@attribute CustomerID NUMERIC
@attribute Age {A,B,C,D,E,F,G,H,I,J,K}
@attribute Region {A,B,C,D,E,F,G,H}
@attribute ProductSubClass NUMERIC
@attribute ProductID NUMERIC
@attribute Quantity NUMERIC
@attribute Cost NUMERIC
@attribute sales NUMERIC
@data
00141833,F,F,130207,4710105011011,2,44,52
01376753,E,E,110217,4710265849066,1,150,129
01603071,E,G,100201,4712019100607,1,35,39
01738667,E,F,530105,4710168702901,1,94,119
above is header and a protion of trianing dataset training.arff file I want to use Kmeans clustering and J48 classifier, and I can do it without any problems. and flowing is my test dataset test.arff
@attribute CustomerID NUMERIC
@attribute Age {A,B,C,D,E,F,G,H,I,J,K}
@attribute Region {A,B,C,D,E,F,G,H}
@attribute ProductSubClass NUMERIC
@attribute ProductID INTEGER
@attribute Quantity NUMERIC
@attribute Cost NUMERIC
@attribute sales NUMERIC
@data
1754698,H,A,560402,?,1,676,849
1027365,F,C,530404,?,1,170,219
956710,E,E,500303,?,1,36,59
In both case I ensured ProductID is selected as Class
here is the steps I did
Setp1: assigning "AddCluster" to use K-means clusterig for each instance in the dataset
step2: and then using J48 classificaion algorithm to evaluate the performance of the clustering algorithms using 10-fold cross validation option
Step3: save Finalized Model and close weka (I am closing to test if I can relode and use it agian)

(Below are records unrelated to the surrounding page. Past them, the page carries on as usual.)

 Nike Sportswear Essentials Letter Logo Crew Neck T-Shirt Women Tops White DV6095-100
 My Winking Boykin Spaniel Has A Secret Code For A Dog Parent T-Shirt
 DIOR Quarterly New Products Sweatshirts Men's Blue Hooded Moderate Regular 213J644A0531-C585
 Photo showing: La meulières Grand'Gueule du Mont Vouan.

Step4:Load the Model in weaka (Useing "Load Model")
step5: This time I am selecting "supplied test set" and select test file to predict (which is same formate as I mentioned in the questien above)

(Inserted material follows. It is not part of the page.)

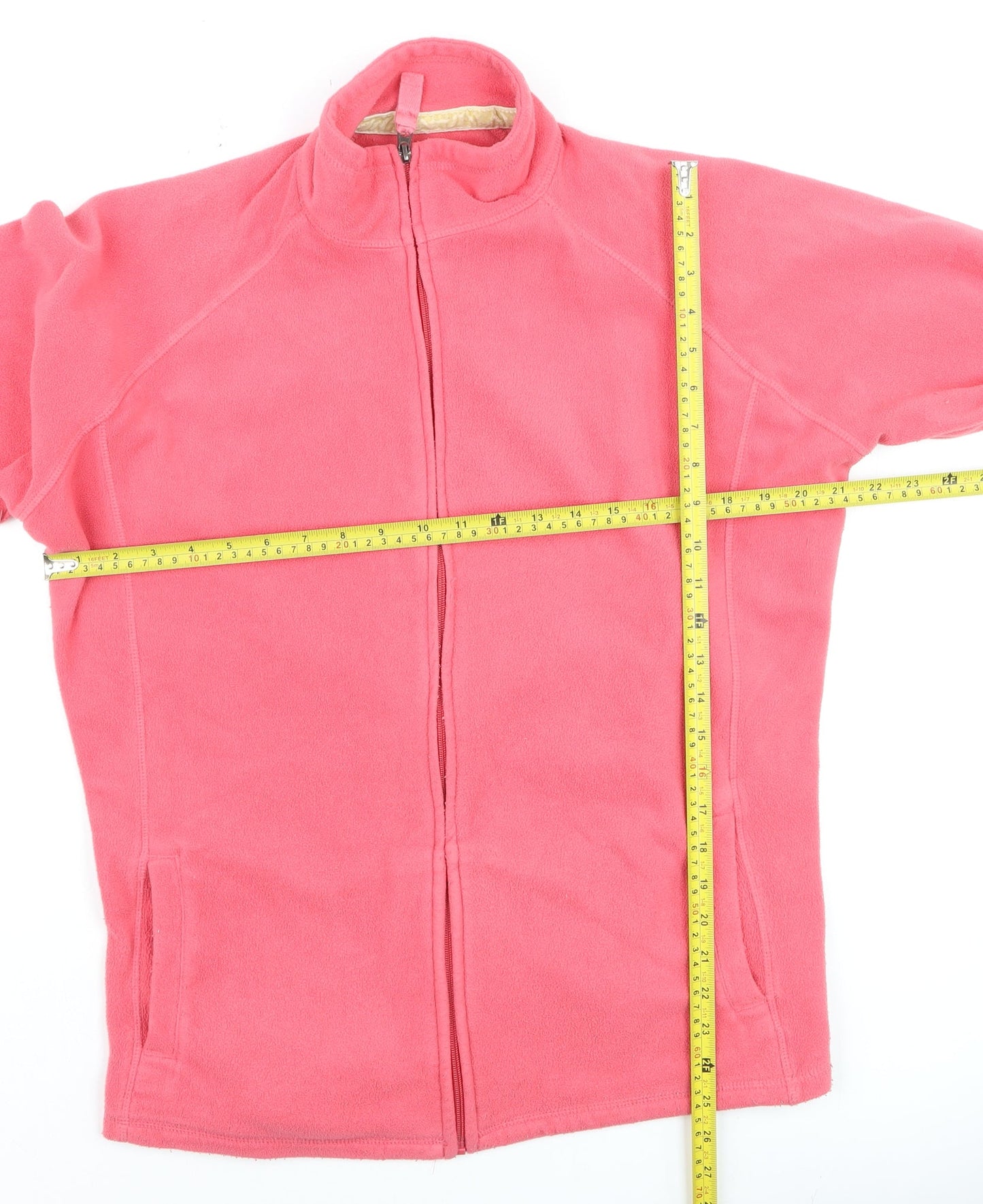 Country Rose Womens Pink Fleece Full Zip Jacket XL Walking Outdoor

step6: I am trying "Re-evaluate model on current test set"
But here I am getting a notificaion "Data used to train mode test set are not compatible.would you like to automiatically wrap the classifier in an "inputMappedClassifier before proceeding ?"" If I click "NO" it shows "Train and test set are not compatible ... 5 != 6" and if "YES" it gives following output inthe plainText:
=== Predictions on user test set ===
inst# actual predicted error prediction
1 ? 0 ?
2 ? 0 ?
3 ? 0 ?
4 ? 0 ?
5 ? 0 ?
6 ? 0 ?
7 ? 0 ?
8 ? 0 ?
9 ? 0 ?
10 ? 0 ?
11 ? 0 ?
12 ? 0 ?
13 ? 0 ?
14 ? 0 ?
15 ? 0 ?
16 ? 1 ?
17 ? 0 ?
18 ? 0 ?
19 ? 0 ?
20 ? 0 ?
21 ? 0 ?
Now 1. Is it possible to Using Numeric field ProductID as a class because I have to predict customer choice of product based on ProductID under consideration other attributes.
NOTE: I am using Weka 3.8.1 GUI
Possibly, your test dataset is missing the cluster-id that the K-Means clustering operation might have added to the training set (Did you tell Weka to do so?), but did not not add to the test data set.
Aside from that, the whole point of K-Means is to use it for clustering and not for classification.
So frankly, you are applying things incorrectly, not giving us readers enough information (J48?), and asking (at least) two questions here.